After three hours a nurse who had walked back and forth past him a hundred times took pity on him and offered to find him a chair. He looked up at her as if she had appeared out of thin air. 
“No that’s okay, Im just waiting for my partner.”
She nodded at him smiling sadly “Yes, we know thats why we haven’t kicked you out, you’re one of the few good men left in this world. A pity you’re already taken.” He gave her a noncommittal empty smile, not caring to correct her.  She said it in what she obviously thought was a lighthearted attempt to
 He couldn’t say, couldn’t form coherent thoughts at the moment. 
He was not lighthearted, and this woman could not help him. A little girl was dying in there and Scully was
 that little girls mother was having to comfort her as she did.

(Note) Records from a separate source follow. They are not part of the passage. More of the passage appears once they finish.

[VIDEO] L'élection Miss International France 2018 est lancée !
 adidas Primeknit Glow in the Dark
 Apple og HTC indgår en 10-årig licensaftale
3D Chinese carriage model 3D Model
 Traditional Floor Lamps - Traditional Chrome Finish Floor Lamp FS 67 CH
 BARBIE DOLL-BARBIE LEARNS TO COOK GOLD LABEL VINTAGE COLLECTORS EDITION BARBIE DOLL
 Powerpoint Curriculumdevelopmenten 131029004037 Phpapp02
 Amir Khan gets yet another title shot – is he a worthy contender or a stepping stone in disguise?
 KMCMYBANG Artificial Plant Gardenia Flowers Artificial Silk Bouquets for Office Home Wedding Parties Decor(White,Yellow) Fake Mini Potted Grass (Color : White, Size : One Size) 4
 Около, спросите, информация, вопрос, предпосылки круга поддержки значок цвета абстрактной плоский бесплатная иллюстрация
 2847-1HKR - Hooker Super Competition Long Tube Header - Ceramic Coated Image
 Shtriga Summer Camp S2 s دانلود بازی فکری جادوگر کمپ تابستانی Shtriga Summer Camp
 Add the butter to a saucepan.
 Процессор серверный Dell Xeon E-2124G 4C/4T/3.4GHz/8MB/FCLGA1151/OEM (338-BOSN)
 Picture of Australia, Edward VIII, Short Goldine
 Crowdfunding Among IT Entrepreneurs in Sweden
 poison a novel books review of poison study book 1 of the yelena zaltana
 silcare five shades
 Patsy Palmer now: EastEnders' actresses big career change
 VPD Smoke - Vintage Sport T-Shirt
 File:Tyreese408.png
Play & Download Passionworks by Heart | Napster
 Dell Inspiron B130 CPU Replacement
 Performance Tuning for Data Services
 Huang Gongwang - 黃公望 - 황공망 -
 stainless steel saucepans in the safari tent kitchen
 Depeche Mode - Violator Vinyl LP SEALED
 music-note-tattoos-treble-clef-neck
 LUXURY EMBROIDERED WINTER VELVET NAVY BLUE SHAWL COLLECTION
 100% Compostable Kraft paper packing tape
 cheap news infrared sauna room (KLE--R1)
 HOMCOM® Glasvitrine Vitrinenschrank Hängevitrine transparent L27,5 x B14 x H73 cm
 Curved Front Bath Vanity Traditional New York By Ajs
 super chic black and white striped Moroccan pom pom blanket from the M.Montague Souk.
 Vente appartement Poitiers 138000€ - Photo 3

“You sure you don’t want a chair? Or I could bring you a blanket, or jello?” 
He rubbed his aching knees with his hands and said “No” again, then “Thank you”
Another four hours and there was a flurry of activity as nurses and Emily’s doctor went in toher room. His heart sinking, he looked up and watched for her but eventually they all left and she still had not appeared. He waited another hour, his long legs stretched out in front of him, his body now sideways against the wall. 
At 4:30 in the morning the door opened slowly and she was there. Letting the door close behind her, looking like a lost soul in Hade’s river of the damned. She stood for a moment and he watched her wondering if he should let her find him when she turned to leave, but then her knees buckled and she was crashing to the floor and gasping a scream he had only ever heard come out of his mother in the early hours of a cold night in 1973.
It pierced him the same way his mothers had, there was his life before this scream and his life after, nothing would be the same, feel the same. It sent a dagger through his heart, as if its purpose was to force everyone who heard it to feel the bearers pain.  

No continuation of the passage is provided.